If a reader is still unclear where he stands on transgender rights, Anderson explains that, "Despite activists’ best efforts to put up a unified front, Harry cannot become Sally. Activists’ desperate insistence to the contrary suggests that the transgender moment is fleeting."

Unsurprisingly, LGBT advocates aren't rushing to write blurbs for the book.

"None of the 'early praise' reviews... actually come from transgender people, nor from doctors who care for transgender patients, nor from anyone who advocates for transgender people," wrote Zach Ford on ThinkProgress. "The same is true of the content inside the book, due out February 20, which is largely based in junk science."

"Amazon is giving credibility to an anti-trans book by allowing it to gurgle its way up to the #1 spot in the category of Gay & Lesbian Civil Rights History," wrote journalist Matt Baume on Facebook. "A place it could not possibly deserve less to be."

Baume calls the title, "inappropriate, dangerous, violent, unacceptable."

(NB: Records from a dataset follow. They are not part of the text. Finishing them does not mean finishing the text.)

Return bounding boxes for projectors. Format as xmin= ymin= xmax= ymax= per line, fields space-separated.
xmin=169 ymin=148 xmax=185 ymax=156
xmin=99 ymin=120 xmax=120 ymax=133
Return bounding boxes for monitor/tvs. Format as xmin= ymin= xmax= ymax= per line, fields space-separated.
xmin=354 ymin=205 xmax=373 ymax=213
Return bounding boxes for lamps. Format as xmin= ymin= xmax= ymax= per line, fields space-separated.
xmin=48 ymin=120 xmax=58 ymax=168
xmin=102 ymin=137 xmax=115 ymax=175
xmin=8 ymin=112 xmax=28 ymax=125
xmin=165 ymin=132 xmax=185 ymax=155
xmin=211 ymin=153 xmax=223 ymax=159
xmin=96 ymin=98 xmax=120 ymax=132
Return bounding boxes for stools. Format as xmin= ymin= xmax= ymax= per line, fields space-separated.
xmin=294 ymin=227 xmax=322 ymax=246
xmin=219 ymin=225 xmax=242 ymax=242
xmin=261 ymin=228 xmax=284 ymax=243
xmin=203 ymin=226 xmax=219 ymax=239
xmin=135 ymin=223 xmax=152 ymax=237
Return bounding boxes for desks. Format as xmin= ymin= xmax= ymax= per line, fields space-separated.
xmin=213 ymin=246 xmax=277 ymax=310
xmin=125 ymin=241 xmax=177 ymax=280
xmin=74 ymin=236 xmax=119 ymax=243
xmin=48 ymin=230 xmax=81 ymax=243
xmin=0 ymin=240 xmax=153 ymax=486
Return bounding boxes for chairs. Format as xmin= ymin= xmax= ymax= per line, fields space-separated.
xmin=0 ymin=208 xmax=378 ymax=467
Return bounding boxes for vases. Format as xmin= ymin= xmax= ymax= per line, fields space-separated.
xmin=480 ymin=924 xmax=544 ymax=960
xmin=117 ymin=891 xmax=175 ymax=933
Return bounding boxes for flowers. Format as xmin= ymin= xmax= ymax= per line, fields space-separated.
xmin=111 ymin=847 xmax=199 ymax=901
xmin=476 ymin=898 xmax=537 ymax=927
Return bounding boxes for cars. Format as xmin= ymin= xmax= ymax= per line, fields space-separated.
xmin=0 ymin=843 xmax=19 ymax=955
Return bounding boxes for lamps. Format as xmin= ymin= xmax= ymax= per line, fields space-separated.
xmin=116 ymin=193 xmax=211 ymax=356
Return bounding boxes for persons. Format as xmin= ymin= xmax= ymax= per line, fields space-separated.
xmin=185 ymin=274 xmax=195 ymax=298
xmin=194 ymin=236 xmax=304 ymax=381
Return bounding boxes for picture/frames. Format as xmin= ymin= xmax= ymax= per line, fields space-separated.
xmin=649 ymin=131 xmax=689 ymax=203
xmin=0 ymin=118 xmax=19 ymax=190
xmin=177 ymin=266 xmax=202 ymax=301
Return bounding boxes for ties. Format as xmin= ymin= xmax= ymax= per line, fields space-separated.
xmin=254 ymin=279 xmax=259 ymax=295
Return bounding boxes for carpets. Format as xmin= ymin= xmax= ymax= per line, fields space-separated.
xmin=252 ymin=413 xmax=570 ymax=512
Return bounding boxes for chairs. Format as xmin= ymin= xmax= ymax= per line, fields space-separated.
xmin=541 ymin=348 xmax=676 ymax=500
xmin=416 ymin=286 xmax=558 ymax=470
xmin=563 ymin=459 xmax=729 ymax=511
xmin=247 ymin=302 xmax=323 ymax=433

There's all kinds of problems with Amazon's best-seller rankings, as laid out in this piece on Quartz from February 2017, in which Brent Underwood managed to make a photo of his foot a best-seller in five minutes for just $3.

But it doesn't change the fact that many uninformed people will see this book branded a best-seller and assume it's well-researched, objective and informative. Some of those people may be looking for advice about a loved one who's come out as trans, or grappling with their own gender identity.

If that bothers you, consider ordering copies of some of the other titles on the best-seller list to help bump When Harry Became Sally down.